Problem to work on:
From the line with "Is the adult" through the final line, please write out the listing exactly, including both of those lines.

----

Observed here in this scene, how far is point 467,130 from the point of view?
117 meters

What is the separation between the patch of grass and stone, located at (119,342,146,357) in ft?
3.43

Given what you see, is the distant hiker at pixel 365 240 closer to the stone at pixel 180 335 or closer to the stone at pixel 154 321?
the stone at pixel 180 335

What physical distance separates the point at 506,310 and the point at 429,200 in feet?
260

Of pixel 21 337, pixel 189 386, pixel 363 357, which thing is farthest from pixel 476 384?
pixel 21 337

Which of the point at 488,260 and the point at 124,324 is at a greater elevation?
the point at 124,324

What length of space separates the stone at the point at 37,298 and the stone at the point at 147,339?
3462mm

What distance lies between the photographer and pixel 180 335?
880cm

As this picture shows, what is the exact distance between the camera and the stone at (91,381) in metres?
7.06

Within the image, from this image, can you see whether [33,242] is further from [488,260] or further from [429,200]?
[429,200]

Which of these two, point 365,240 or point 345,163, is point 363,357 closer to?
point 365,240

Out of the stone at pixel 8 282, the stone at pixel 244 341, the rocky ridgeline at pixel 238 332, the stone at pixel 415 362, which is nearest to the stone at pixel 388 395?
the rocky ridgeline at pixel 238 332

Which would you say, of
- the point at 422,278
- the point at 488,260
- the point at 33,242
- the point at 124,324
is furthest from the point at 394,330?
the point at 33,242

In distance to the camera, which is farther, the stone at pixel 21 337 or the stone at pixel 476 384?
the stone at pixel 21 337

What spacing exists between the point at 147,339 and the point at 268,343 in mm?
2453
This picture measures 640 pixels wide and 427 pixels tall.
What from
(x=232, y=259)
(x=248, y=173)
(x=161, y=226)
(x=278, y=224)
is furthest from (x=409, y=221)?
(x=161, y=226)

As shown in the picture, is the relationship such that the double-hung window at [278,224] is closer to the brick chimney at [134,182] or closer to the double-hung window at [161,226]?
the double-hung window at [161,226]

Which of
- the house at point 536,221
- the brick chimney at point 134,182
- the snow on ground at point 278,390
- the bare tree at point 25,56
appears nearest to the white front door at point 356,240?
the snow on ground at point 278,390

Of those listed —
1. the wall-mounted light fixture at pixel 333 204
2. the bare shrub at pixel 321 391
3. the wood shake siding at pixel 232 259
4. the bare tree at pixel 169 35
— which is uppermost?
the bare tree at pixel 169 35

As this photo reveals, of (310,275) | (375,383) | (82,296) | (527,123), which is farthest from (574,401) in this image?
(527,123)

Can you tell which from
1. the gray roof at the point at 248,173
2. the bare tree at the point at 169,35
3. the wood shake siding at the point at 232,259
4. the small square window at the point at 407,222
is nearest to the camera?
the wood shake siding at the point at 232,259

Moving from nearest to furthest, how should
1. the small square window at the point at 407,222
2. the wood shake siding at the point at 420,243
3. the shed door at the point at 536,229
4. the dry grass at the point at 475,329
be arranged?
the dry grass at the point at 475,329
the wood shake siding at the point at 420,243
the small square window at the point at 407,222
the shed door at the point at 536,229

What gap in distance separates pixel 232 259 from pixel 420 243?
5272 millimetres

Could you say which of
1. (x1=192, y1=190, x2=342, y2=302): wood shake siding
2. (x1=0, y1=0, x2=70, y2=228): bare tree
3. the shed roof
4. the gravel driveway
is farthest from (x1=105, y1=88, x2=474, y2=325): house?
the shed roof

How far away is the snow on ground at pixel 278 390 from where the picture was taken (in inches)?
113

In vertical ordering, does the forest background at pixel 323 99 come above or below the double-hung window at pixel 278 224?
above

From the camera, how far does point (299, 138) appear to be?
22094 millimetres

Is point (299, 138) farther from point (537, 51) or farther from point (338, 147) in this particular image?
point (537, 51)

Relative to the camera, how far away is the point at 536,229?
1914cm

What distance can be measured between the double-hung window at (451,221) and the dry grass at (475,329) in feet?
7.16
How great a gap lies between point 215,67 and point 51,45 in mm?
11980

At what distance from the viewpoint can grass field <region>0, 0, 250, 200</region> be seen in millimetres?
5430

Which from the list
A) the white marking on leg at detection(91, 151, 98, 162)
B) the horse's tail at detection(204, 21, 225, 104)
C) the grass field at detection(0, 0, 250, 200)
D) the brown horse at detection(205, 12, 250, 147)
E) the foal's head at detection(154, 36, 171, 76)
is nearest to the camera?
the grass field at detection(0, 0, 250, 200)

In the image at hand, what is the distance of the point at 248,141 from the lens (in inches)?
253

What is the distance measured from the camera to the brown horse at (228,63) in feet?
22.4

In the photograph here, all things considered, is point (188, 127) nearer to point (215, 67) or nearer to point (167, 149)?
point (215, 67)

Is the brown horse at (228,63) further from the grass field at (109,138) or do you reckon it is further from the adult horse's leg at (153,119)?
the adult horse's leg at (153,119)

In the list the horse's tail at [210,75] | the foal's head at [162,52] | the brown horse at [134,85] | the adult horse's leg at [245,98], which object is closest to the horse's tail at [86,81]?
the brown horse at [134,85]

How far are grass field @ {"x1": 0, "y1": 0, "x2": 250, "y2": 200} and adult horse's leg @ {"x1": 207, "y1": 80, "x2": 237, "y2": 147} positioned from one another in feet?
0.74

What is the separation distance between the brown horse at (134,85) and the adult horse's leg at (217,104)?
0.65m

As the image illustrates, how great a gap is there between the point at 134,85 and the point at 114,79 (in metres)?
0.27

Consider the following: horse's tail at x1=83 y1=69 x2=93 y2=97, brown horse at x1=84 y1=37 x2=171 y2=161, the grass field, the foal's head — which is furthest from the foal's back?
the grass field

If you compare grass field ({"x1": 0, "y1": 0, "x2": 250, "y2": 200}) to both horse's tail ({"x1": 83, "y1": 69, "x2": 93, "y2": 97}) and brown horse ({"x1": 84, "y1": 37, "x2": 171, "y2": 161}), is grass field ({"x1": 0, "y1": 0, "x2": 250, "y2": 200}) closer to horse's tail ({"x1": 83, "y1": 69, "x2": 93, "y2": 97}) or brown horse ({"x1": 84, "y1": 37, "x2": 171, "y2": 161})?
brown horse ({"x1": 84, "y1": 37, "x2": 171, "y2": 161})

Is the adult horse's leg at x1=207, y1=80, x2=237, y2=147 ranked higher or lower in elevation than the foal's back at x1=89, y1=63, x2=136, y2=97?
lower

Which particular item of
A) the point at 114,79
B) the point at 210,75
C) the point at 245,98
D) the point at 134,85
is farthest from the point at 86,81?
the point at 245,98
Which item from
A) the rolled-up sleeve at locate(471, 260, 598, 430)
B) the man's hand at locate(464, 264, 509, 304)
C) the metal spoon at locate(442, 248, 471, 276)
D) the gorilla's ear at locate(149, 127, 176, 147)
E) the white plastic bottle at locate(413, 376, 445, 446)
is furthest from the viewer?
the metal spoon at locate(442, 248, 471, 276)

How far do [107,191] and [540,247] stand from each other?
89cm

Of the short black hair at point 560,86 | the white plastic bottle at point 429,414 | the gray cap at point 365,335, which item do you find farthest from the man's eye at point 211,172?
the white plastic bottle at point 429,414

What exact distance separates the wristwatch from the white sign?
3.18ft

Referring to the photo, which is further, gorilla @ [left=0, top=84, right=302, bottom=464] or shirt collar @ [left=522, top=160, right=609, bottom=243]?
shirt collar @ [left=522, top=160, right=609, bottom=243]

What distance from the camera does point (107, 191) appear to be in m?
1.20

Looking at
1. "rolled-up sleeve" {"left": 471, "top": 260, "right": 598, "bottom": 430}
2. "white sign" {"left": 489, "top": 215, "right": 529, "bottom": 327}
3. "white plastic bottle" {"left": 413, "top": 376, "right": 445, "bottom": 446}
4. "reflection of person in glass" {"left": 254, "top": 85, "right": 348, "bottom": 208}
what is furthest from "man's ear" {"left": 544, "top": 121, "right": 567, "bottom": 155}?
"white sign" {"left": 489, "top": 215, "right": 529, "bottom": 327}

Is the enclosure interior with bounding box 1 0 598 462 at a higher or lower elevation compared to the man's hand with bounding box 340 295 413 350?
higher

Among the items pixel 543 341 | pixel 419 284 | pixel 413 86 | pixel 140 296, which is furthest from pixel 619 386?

----

Solution to the problem:
Is the adult horse's leg at x1=207, y1=80, x2=237, y2=147 ranked higher or lower in elevation than the foal's back at x1=89, y1=63, x2=136, y2=97?
lower

Which particular item of
A) the point at 114,79
B) the point at 210,75
C) the point at 245,98
D) the point at 134,85
is farthest from the point at 86,81?
the point at 245,98
Which item from
A) the rolled-up sleeve at locate(471, 260, 598, 430)
B) the man's hand at locate(464, 264, 509, 304)
C) the metal spoon at locate(442, 248, 471, 276)
D) the gorilla's ear at locate(149, 127, 176, 147)
E) the white plastic bottle at locate(413, 376, 445, 446)
is furthest from the viewer?
the metal spoon at locate(442, 248, 471, 276)

How far do [107,191] and [540,247] stand from each other?
89cm

Of the short black hair at point 560,86 | the white plastic bottle at point 429,414 | the gray cap at point 365,335, which item do you find farthest from the man's eye at point 211,172?
the white plastic bottle at point 429,414

What exact distance separates the wristwatch from the white sign?
3.18ft

Referring to the photo, which is further, gorilla @ [left=0, top=84, right=302, bottom=464] or shirt collar @ [left=522, top=160, right=609, bottom=243]?
shirt collar @ [left=522, top=160, right=609, bottom=243]

What distance from the camera does point (107, 191) appear to be in m?
1.20

Looking at
1. "rolled-up sleeve" {"left": 471, "top": 260, "right": 598, "bottom": 430}
2. "white sign" {"left": 489, "top": 215, "right": 529, "bottom": 327}
3. "white plastic bottle" {"left": 413, "top": 376, "right": 445, "bottom": 446}
4. "reflection of person in glass" {"left": 254, "top": 85, "right": 348, "bottom": 208}
what is furthest from "man's ear" {"left": 544, "top": 121, "right": 567, "bottom": 155}?
"white sign" {"left": 489, "top": 215, "right": 529, "bottom": 327}

Is the enclosure interior with bounding box 1 0 598 462 at a higher or lower elevation compared to the man's hand with bounding box 340 295 413 350?
higher

Among the items pixel 543 341 | pixel 419 284 | pixel 413 86 | pixel 140 296, which is furthest from pixel 619 386?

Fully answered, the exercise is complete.